What to work on – According to the book recommendations, which of Hayek's books is his most important?

Text segment –
-*-*-

Published: Wednesday, Dec. 21, 2011 - 12:00 am | Page 15A
Last Modified: Wednesday, Dec. 21, 2011 - 10:56 am

With just a few days left before Christmas, you could give that friend or family member a garish tie or a basket of cheese. But as gifts go, it's hard to beat a great book. For the second consecutive year, Ben Boychuk and Pia Lopez offer their suggestions.

BEN BOYCHUK

Liberty, tyranny and bitters

The Nobel-winning Austrian economist, F.A. Hayek, is enjoying a popular revival thanks in no small part to the big-government designs of President Barack Obama. Although Hayek's "The Road to Serfdom" is his best-known book, it isn't his most important. That would be "The Constitution of Liberty."

My friend Steven Hayward, an author of many fine books of his own – including the magisterial, two-volume "Age of Reagan" – led a seminar this past semester at Ashland University in Ohio on Hayek's 1960 masterpiece, and posted a series of short articles he called "Hayek Applied" at www.powerlineblog.com.

Hayward's posts reminded me that I hadn't read Hayek in nearly 20 years. As luck would have it, the University of Chicago Press is republishing Hayek's major works. A heavily annotated "definitive edition" of "The Constitution of Liberty" appeared earlier this year.

Hayek challenges conservatives to re-examine their premises, and question their policy certitudes. At the same time, Hayek's observations on law and order, Social Security, the rise of the welfare state, and the dangers of administrative tyranny may be more relevant today, in the era of Obamacare, than they were 50 years ago.

Speaking of White House follies, Pascal Bruckner's "Tyranny of Guilt" (Princeton University Press) is a fiercely courageous polemic against the official masochism that corrodes the West from within. Bruckner, a French novelist and intellectual, offers a potent antidote to the dreary multiculturalism that dominates Europe and threatens the United States.

-*-*-

(Data excerpts)
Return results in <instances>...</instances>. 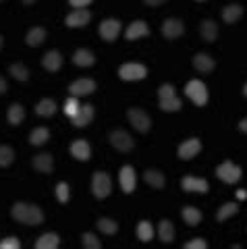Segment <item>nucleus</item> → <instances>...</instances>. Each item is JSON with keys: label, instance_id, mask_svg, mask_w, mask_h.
Returning <instances> with one entry per match:
<instances>
[{"label": "nucleus", "instance_id": "4c0bfd02", "mask_svg": "<svg viewBox=\"0 0 247 249\" xmlns=\"http://www.w3.org/2000/svg\"><path fill=\"white\" fill-rule=\"evenodd\" d=\"M81 241H83V247H88V249H100V247H102V243L98 241V237L91 235V232H86Z\"/></svg>", "mask_w": 247, "mask_h": 249}, {"label": "nucleus", "instance_id": "f704fd0d", "mask_svg": "<svg viewBox=\"0 0 247 249\" xmlns=\"http://www.w3.org/2000/svg\"><path fill=\"white\" fill-rule=\"evenodd\" d=\"M9 71H11V75H13L17 81H27V79H29L27 67H25V65H21V62H17V65H11Z\"/></svg>", "mask_w": 247, "mask_h": 249}, {"label": "nucleus", "instance_id": "b1692460", "mask_svg": "<svg viewBox=\"0 0 247 249\" xmlns=\"http://www.w3.org/2000/svg\"><path fill=\"white\" fill-rule=\"evenodd\" d=\"M241 15H243V6H239V4H229L222 9V19H225L227 23H235L241 19Z\"/></svg>", "mask_w": 247, "mask_h": 249}, {"label": "nucleus", "instance_id": "de8ad7c7", "mask_svg": "<svg viewBox=\"0 0 247 249\" xmlns=\"http://www.w3.org/2000/svg\"><path fill=\"white\" fill-rule=\"evenodd\" d=\"M239 129H241L243 133H247V119H243L241 123H239Z\"/></svg>", "mask_w": 247, "mask_h": 249}, {"label": "nucleus", "instance_id": "2eb2a0df", "mask_svg": "<svg viewBox=\"0 0 247 249\" xmlns=\"http://www.w3.org/2000/svg\"><path fill=\"white\" fill-rule=\"evenodd\" d=\"M181 185H183V189L189 191V193H208V181H206V178L185 177Z\"/></svg>", "mask_w": 247, "mask_h": 249}, {"label": "nucleus", "instance_id": "4468645a", "mask_svg": "<svg viewBox=\"0 0 247 249\" xmlns=\"http://www.w3.org/2000/svg\"><path fill=\"white\" fill-rule=\"evenodd\" d=\"M42 65H44L46 71L56 73L58 69L63 67V56H60V52H58V50H50V52H46V54H44Z\"/></svg>", "mask_w": 247, "mask_h": 249}, {"label": "nucleus", "instance_id": "20e7f679", "mask_svg": "<svg viewBox=\"0 0 247 249\" xmlns=\"http://www.w3.org/2000/svg\"><path fill=\"white\" fill-rule=\"evenodd\" d=\"M121 79L125 81H141L145 75H148V71H145V67L140 65V62H127V65L121 67Z\"/></svg>", "mask_w": 247, "mask_h": 249}, {"label": "nucleus", "instance_id": "6e6552de", "mask_svg": "<svg viewBox=\"0 0 247 249\" xmlns=\"http://www.w3.org/2000/svg\"><path fill=\"white\" fill-rule=\"evenodd\" d=\"M91 121H94V106L91 104L79 106V110L71 116V123L75 124V127H88Z\"/></svg>", "mask_w": 247, "mask_h": 249}, {"label": "nucleus", "instance_id": "aec40b11", "mask_svg": "<svg viewBox=\"0 0 247 249\" xmlns=\"http://www.w3.org/2000/svg\"><path fill=\"white\" fill-rule=\"evenodd\" d=\"M34 168L40 170L44 175H50L52 168H54V162H52V156L50 154H37L34 158Z\"/></svg>", "mask_w": 247, "mask_h": 249}, {"label": "nucleus", "instance_id": "473e14b6", "mask_svg": "<svg viewBox=\"0 0 247 249\" xmlns=\"http://www.w3.org/2000/svg\"><path fill=\"white\" fill-rule=\"evenodd\" d=\"M23 119H25V110H23L21 104H13L9 108V123L11 124H21Z\"/></svg>", "mask_w": 247, "mask_h": 249}, {"label": "nucleus", "instance_id": "864d4df0", "mask_svg": "<svg viewBox=\"0 0 247 249\" xmlns=\"http://www.w3.org/2000/svg\"><path fill=\"white\" fill-rule=\"evenodd\" d=\"M0 2H2V0H0Z\"/></svg>", "mask_w": 247, "mask_h": 249}, {"label": "nucleus", "instance_id": "5701e85b", "mask_svg": "<svg viewBox=\"0 0 247 249\" xmlns=\"http://www.w3.org/2000/svg\"><path fill=\"white\" fill-rule=\"evenodd\" d=\"M73 62H75V65H79V67H91L96 62V56L89 50L81 48V50H77L73 54Z\"/></svg>", "mask_w": 247, "mask_h": 249}, {"label": "nucleus", "instance_id": "58836bf2", "mask_svg": "<svg viewBox=\"0 0 247 249\" xmlns=\"http://www.w3.org/2000/svg\"><path fill=\"white\" fill-rule=\"evenodd\" d=\"M77 110H79V102H77V96H71V98H69L67 102H65V114L69 116V119H71V116H73Z\"/></svg>", "mask_w": 247, "mask_h": 249}, {"label": "nucleus", "instance_id": "bb28decb", "mask_svg": "<svg viewBox=\"0 0 247 249\" xmlns=\"http://www.w3.org/2000/svg\"><path fill=\"white\" fill-rule=\"evenodd\" d=\"M158 235H160V239L164 241V243H173V239H175V229H173V222L162 220V222L158 224Z\"/></svg>", "mask_w": 247, "mask_h": 249}, {"label": "nucleus", "instance_id": "39448f33", "mask_svg": "<svg viewBox=\"0 0 247 249\" xmlns=\"http://www.w3.org/2000/svg\"><path fill=\"white\" fill-rule=\"evenodd\" d=\"M129 121L131 124H133V129H137L140 133H148L150 127H152V121H150V116L145 114L143 110H140V108H129Z\"/></svg>", "mask_w": 247, "mask_h": 249}, {"label": "nucleus", "instance_id": "7ed1b4c3", "mask_svg": "<svg viewBox=\"0 0 247 249\" xmlns=\"http://www.w3.org/2000/svg\"><path fill=\"white\" fill-rule=\"evenodd\" d=\"M185 93L191 98V102L197 104V106H204L208 102V89L206 85L199 81V79H194L187 83V88H185Z\"/></svg>", "mask_w": 247, "mask_h": 249}, {"label": "nucleus", "instance_id": "dca6fc26", "mask_svg": "<svg viewBox=\"0 0 247 249\" xmlns=\"http://www.w3.org/2000/svg\"><path fill=\"white\" fill-rule=\"evenodd\" d=\"M121 187L125 193H133L135 189V170L133 166H123L121 168Z\"/></svg>", "mask_w": 247, "mask_h": 249}, {"label": "nucleus", "instance_id": "a18cd8bd", "mask_svg": "<svg viewBox=\"0 0 247 249\" xmlns=\"http://www.w3.org/2000/svg\"><path fill=\"white\" fill-rule=\"evenodd\" d=\"M143 2L148 4V6H160V4H164L166 0H143Z\"/></svg>", "mask_w": 247, "mask_h": 249}, {"label": "nucleus", "instance_id": "f8f14e48", "mask_svg": "<svg viewBox=\"0 0 247 249\" xmlns=\"http://www.w3.org/2000/svg\"><path fill=\"white\" fill-rule=\"evenodd\" d=\"M119 31H121V23L117 19H106V21H102V25H100V36H102L106 42L117 40Z\"/></svg>", "mask_w": 247, "mask_h": 249}, {"label": "nucleus", "instance_id": "3c124183", "mask_svg": "<svg viewBox=\"0 0 247 249\" xmlns=\"http://www.w3.org/2000/svg\"><path fill=\"white\" fill-rule=\"evenodd\" d=\"M2 42H4V40H2V36H0V48H2Z\"/></svg>", "mask_w": 247, "mask_h": 249}, {"label": "nucleus", "instance_id": "7c9ffc66", "mask_svg": "<svg viewBox=\"0 0 247 249\" xmlns=\"http://www.w3.org/2000/svg\"><path fill=\"white\" fill-rule=\"evenodd\" d=\"M137 237H140V241H143V243L152 241V237H154V229H152V224H150L148 220H141L140 224H137Z\"/></svg>", "mask_w": 247, "mask_h": 249}, {"label": "nucleus", "instance_id": "e433bc0d", "mask_svg": "<svg viewBox=\"0 0 247 249\" xmlns=\"http://www.w3.org/2000/svg\"><path fill=\"white\" fill-rule=\"evenodd\" d=\"M15 160V152L11 150L9 145H0V166H9L11 162Z\"/></svg>", "mask_w": 247, "mask_h": 249}, {"label": "nucleus", "instance_id": "393cba45", "mask_svg": "<svg viewBox=\"0 0 247 249\" xmlns=\"http://www.w3.org/2000/svg\"><path fill=\"white\" fill-rule=\"evenodd\" d=\"M44 40H46V29L44 27H34L27 34V37H25L27 46H32V48H37V46H40Z\"/></svg>", "mask_w": 247, "mask_h": 249}, {"label": "nucleus", "instance_id": "09e8293b", "mask_svg": "<svg viewBox=\"0 0 247 249\" xmlns=\"http://www.w3.org/2000/svg\"><path fill=\"white\" fill-rule=\"evenodd\" d=\"M35 0H23V4H34Z\"/></svg>", "mask_w": 247, "mask_h": 249}, {"label": "nucleus", "instance_id": "c03bdc74", "mask_svg": "<svg viewBox=\"0 0 247 249\" xmlns=\"http://www.w3.org/2000/svg\"><path fill=\"white\" fill-rule=\"evenodd\" d=\"M69 2H71V6H75V9H86L91 0H69Z\"/></svg>", "mask_w": 247, "mask_h": 249}, {"label": "nucleus", "instance_id": "8fccbe9b", "mask_svg": "<svg viewBox=\"0 0 247 249\" xmlns=\"http://www.w3.org/2000/svg\"><path fill=\"white\" fill-rule=\"evenodd\" d=\"M243 96L247 98V83H245V88H243Z\"/></svg>", "mask_w": 247, "mask_h": 249}, {"label": "nucleus", "instance_id": "603ef678", "mask_svg": "<svg viewBox=\"0 0 247 249\" xmlns=\"http://www.w3.org/2000/svg\"><path fill=\"white\" fill-rule=\"evenodd\" d=\"M197 2H204V0H197Z\"/></svg>", "mask_w": 247, "mask_h": 249}, {"label": "nucleus", "instance_id": "37998d69", "mask_svg": "<svg viewBox=\"0 0 247 249\" xmlns=\"http://www.w3.org/2000/svg\"><path fill=\"white\" fill-rule=\"evenodd\" d=\"M208 243L204 239H194V241H189L187 245H185V249H206Z\"/></svg>", "mask_w": 247, "mask_h": 249}, {"label": "nucleus", "instance_id": "4be33fe9", "mask_svg": "<svg viewBox=\"0 0 247 249\" xmlns=\"http://www.w3.org/2000/svg\"><path fill=\"white\" fill-rule=\"evenodd\" d=\"M58 245H60V239H58L56 232H46V235H42L35 241L37 249H56Z\"/></svg>", "mask_w": 247, "mask_h": 249}, {"label": "nucleus", "instance_id": "a19ab883", "mask_svg": "<svg viewBox=\"0 0 247 249\" xmlns=\"http://www.w3.org/2000/svg\"><path fill=\"white\" fill-rule=\"evenodd\" d=\"M19 247H21V241L15 237H6L4 241H0V249H19Z\"/></svg>", "mask_w": 247, "mask_h": 249}, {"label": "nucleus", "instance_id": "ddd939ff", "mask_svg": "<svg viewBox=\"0 0 247 249\" xmlns=\"http://www.w3.org/2000/svg\"><path fill=\"white\" fill-rule=\"evenodd\" d=\"M89 19H91V15L88 9H75L73 13L67 15V25L69 27H83L89 23Z\"/></svg>", "mask_w": 247, "mask_h": 249}, {"label": "nucleus", "instance_id": "1a4fd4ad", "mask_svg": "<svg viewBox=\"0 0 247 249\" xmlns=\"http://www.w3.org/2000/svg\"><path fill=\"white\" fill-rule=\"evenodd\" d=\"M69 91H71V96H89L91 91H96V81L94 79H77L69 85Z\"/></svg>", "mask_w": 247, "mask_h": 249}, {"label": "nucleus", "instance_id": "49530a36", "mask_svg": "<svg viewBox=\"0 0 247 249\" xmlns=\"http://www.w3.org/2000/svg\"><path fill=\"white\" fill-rule=\"evenodd\" d=\"M6 89H9V88H6V81L2 79V77H0V96H2V93H6Z\"/></svg>", "mask_w": 247, "mask_h": 249}, {"label": "nucleus", "instance_id": "cd10ccee", "mask_svg": "<svg viewBox=\"0 0 247 249\" xmlns=\"http://www.w3.org/2000/svg\"><path fill=\"white\" fill-rule=\"evenodd\" d=\"M183 220L189 224V227H195V224H199V220H202V212H199L197 208H183Z\"/></svg>", "mask_w": 247, "mask_h": 249}, {"label": "nucleus", "instance_id": "2f4dec72", "mask_svg": "<svg viewBox=\"0 0 247 249\" xmlns=\"http://www.w3.org/2000/svg\"><path fill=\"white\" fill-rule=\"evenodd\" d=\"M160 108H162L164 112H176V110H181V100L176 98V96L162 98V100H160Z\"/></svg>", "mask_w": 247, "mask_h": 249}, {"label": "nucleus", "instance_id": "c85d7f7f", "mask_svg": "<svg viewBox=\"0 0 247 249\" xmlns=\"http://www.w3.org/2000/svg\"><path fill=\"white\" fill-rule=\"evenodd\" d=\"M48 137H50L48 129H46V127H37V129L32 131V135H29V143H32V145H44L46 142H48Z\"/></svg>", "mask_w": 247, "mask_h": 249}, {"label": "nucleus", "instance_id": "a878e982", "mask_svg": "<svg viewBox=\"0 0 247 249\" xmlns=\"http://www.w3.org/2000/svg\"><path fill=\"white\" fill-rule=\"evenodd\" d=\"M143 181L152 187H156V189H162V187H164V175H162L160 170H145Z\"/></svg>", "mask_w": 247, "mask_h": 249}, {"label": "nucleus", "instance_id": "423d86ee", "mask_svg": "<svg viewBox=\"0 0 247 249\" xmlns=\"http://www.w3.org/2000/svg\"><path fill=\"white\" fill-rule=\"evenodd\" d=\"M216 175H218L220 181H225V183H237L239 178H241V168H239L237 164H233V162H222V164L216 168Z\"/></svg>", "mask_w": 247, "mask_h": 249}, {"label": "nucleus", "instance_id": "ea45409f", "mask_svg": "<svg viewBox=\"0 0 247 249\" xmlns=\"http://www.w3.org/2000/svg\"><path fill=\"white\" fill-rule=\"evenodd\" d=\"M56 197L60 204H67L69 201V185L67 183H58L56 185Z\"/></svg>", "mask_w": 247, "mask_h": 249}, {"label": "nucleus", "instance_id": "72a5a7b5", "mask_svg": "<svg viewBox=\"0 0 247 249\" xmlns=\"http://www.w3.org/2000/svg\"><path fill=\"white\" fill-rule=\"evenodd\" d=\"M98 229L104 232V235H114L119 231V224L112 220V218H100L98 220Z\"/></svg>", "mask_w": 247, "mask_h": 249}, {"label": "nucleus", "instance_id": "9b49d317", "mask_svg": "<svg viewBox=\"0 0 247 249\" xmlns=\"http://www.w3.org/2000/svg\"><path fill=\"white\" fill-rule=\"evenodd\" d=\"M183 31H185V25L179 19H166L162 23V36L168 37V40H175V37L183 36Z\"/></svg>", "mask_w": 247, "mask_h": 249}, {"label": "nucleus", "instance_id": "6ab92c4d", "mask_svg": "<svg viewBox=\"0 0 247 249\" xmlns=\"http://www.w3.org/2000/svg\"><path fill=\"white\" fill-rule=\"evenodd\" d=\"M194 67L197 69L199 73H212L214 71V58H210L204 52H199V54L194 56Z\"/></svg>", "mask_w": 247, "mask_h": 249}, {"label": "nucleus", "instance_id": "a211bd4d", "mask_svg": "<svg viewBox=\"0 0 247 249\" xmlns=\"http://www.w3.org/2000/svg\"><path fill=\"white\" fill-rule=\"evenodd\" d=\"M150 34L148 25H145V21H133L129 25V29L125 31V37L127 40H137V37H145Z\"/></svg>", "mask_w": 247, "mask_h": 249}, {"label": "nucleus", "instance_id": "9d476101", "mask_svg": "<svg viewBox=\"0 0 247 249\" xmlns=\"http://www.w3.org/2000/svg\"><path fill=\"white\" fill-rule=\"evenodd\" d=\"M199 150H202V142H199L197 137H191V139H187V142H183L179 145V158L181 160H191L195 154H199Z\"/></svg>", "mask_w": 247, "mask_h": 249}, {"label": "nucleus", "instance_id": "412c9836", "mask_svg": "<svg viewBox=\"0 0 247 249\" xmlns=\"http://www.w3.org/2000/svg\"><path fill=\"white\" fill-rule=\"evenodd\" d=\"M199 34H202L206 42H214L216 36H218V25H216L212 19H206V21H202V25H199Z\"/></svg>", "mask_w": 247, "mask_h": 249}, {"label": "nucleus", "instance_id": "f03ea898", "mask_svg": "<svg viewBox=\"0 0 247 249\" xmlns=\"http://www.w3.org/2000/svg\"><path fill=\"white\" fill-rule=\"evenodd\" d=\"M110 189H112V181L106 173H96L94 175V181H91V191L98 199H104L110 196Z\"/></svg>", "mask_w": 247, "mask_h": 249}, {"label": "nucleus", "instance_id": "79ce46f5", "mask_svg": "<svg viewBox=\"0 0 247 249\" xmlns=\"http://www.w3.org/2000/svg\"><path fill=\"white\" fill-rule=\"evenodd\" d=\"M158 96H160V100L162 98H171V96H175V88L171 83H164V85H160V89H158Z\"/></svg>", "mask_w": 247, "mask_h": 249}, {"label": "nucleus", "instance_id": "c756f323", "mask_svg": "<svg viewBox=\"0 0 247 249\" xmlns=\"http://www.w3.org/2000/svg\"><path fill=\"white\" fill-rule=\"evenodd\" d=\"M35 112L40 116H52L54 112H56V102L50 100V98H46V100H42V102L35 106Z\"/></svg>", "mask_w": 247, "mask_h": 249}, {"label": "nucleus", "instance_id": "c9c22d12", "mask_svg": "<svg viewBox=\"0 0 247 249\" xmlns=\"http://www.w3.org/2000/svg\"><path fill=\"white\" fill-rule=\"evenodd\" d=\"M237 210H239L237 204H225V206L218 210V214H216V220H218V222H225L227 218H230V216L237 214Z\"/></svg>", "mask_w": 247, "mask_h": 249}, {"label": "nucleus", "instance_id": "f257e3e1", "mask_svg": "<svg viewBox=\"0 0 247 249\" xmlns=\"http://www.w3.org/2000/svg\"><path fill=\"white\" fill-rule=\"evenodd\" d=\"M11 216L17 222L32 224V227H37V224L44 222V212H42V210L37 206H32V204H23V201H17V204L13 206Z\"/></svg>", "mask_w": 247, "mask_h": 249}, {"label": "nucleus", "instance_id": "0eeeda50", "mask_svg": "<svg viewBox=\"0 0 247 249\" xmlns=\"http://www.w3.org/2000/svg\"><path fill=\"white\" fill-rule=\"evenodd\" d=\"M110 143L117 147L119 152H131L133 150V139H131V135L127 133V131H112L110 133Z\"/></svg>", "mask_w": 247, "mask_h": 249}, {"label": "nucleus", "instance_id": "f3484780", "mask_svg": "<svg viewBox=\"0 0 247 249\" xmlns=\"http://www.w3.org/2000/svg\"><path fill=\"white\" fill-rule=\"evenodd\" d=\"M71 154H73V158L86 162L91 156V147H89L88 142H83V139H75V142L71 143Z\"/></svg>", "mask_w": 247, "mask_h": 249}]
</instances>
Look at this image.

-*-*-

Solution to this task – "The Constitution of Liberty"